Despite our constant temptation to make Swedish chef jokes, we were welcomed into Sweden with the gracious charm that seems to characterize all of the Scandinavian people. For this shore adventure, Grandma joined the party. The boys helped keep her in line.
Like everyone else in northern Europe during our trip, the Swedes were enjoying long daylight hours and though the temperatures weren’t as warm as they would have liked, we were nonetheless charmed by the beauty of it all. Our trip to Sweden found us docking at a southern harbor town, Nynashmn, and then driving 58 km north to Stockholm. The drive was pretty and I enjoyed the views of the Swedish countryside. The city itself is built on a series of islands that lie at the juncture between the Baltic Sea and Lake Malaren. Our tour guide took us to a spot which afforded us a lovely overview of the city and our first view of it was splendid.

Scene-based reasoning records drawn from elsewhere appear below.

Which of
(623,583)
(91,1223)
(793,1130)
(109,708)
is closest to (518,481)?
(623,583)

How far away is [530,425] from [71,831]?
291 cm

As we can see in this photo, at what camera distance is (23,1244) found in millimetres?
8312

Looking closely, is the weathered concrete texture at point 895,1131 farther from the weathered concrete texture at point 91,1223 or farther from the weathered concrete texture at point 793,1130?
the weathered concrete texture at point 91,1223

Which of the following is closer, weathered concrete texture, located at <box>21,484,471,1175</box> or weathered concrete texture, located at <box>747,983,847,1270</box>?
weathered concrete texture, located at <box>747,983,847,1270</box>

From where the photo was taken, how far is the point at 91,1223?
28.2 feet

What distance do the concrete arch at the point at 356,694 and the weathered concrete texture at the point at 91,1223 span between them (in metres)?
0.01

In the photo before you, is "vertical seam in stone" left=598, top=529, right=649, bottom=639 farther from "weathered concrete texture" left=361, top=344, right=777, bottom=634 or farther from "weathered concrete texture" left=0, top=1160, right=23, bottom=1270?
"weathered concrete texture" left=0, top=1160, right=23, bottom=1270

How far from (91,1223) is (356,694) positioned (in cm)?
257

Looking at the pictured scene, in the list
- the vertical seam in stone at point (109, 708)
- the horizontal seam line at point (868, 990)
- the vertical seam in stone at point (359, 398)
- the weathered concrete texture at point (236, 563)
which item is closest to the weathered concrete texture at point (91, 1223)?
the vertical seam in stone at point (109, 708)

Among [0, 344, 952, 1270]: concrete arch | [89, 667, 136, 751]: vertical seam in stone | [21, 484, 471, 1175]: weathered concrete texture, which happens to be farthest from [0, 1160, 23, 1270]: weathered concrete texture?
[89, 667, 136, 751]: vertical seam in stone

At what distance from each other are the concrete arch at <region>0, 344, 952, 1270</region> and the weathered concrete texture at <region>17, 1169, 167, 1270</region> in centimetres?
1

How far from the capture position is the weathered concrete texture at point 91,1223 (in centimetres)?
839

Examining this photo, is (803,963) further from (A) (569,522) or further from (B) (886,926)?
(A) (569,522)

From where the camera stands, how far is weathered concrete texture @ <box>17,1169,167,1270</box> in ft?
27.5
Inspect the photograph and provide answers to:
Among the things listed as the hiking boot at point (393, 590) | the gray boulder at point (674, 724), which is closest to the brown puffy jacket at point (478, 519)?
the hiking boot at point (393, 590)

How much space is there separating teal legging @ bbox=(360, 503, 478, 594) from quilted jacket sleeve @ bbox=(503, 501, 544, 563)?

The Swedes are proud of of the Nobel Prizes they award each year and our tour took us to the museum created to commemorate the history of the prize. The square outside the Nobel Prize Museum in the old town (called Gamla Stan) was a lovely example of the city’s architecture and history.
As we left the museum and walked up the block toward our bus, we happened upon the changing of the guard at the Royal Palace of Stockholm.
After lunch, we visited the Stockholm City Hall, a lovely 19th century building where some of the Nobel Prize ceremonies are held (the peace prize is awarded in Oslo, Norway). The building is rather splendid.
City Hall is built alongside the water and the view from the promenade was lovely.
All in all, I found Stockholm to be a lovely city. Our tour guide explained that the city was sometimes called the Venice of the North because of the river and islands that dot the city landscape. It was certainly awfully lovely.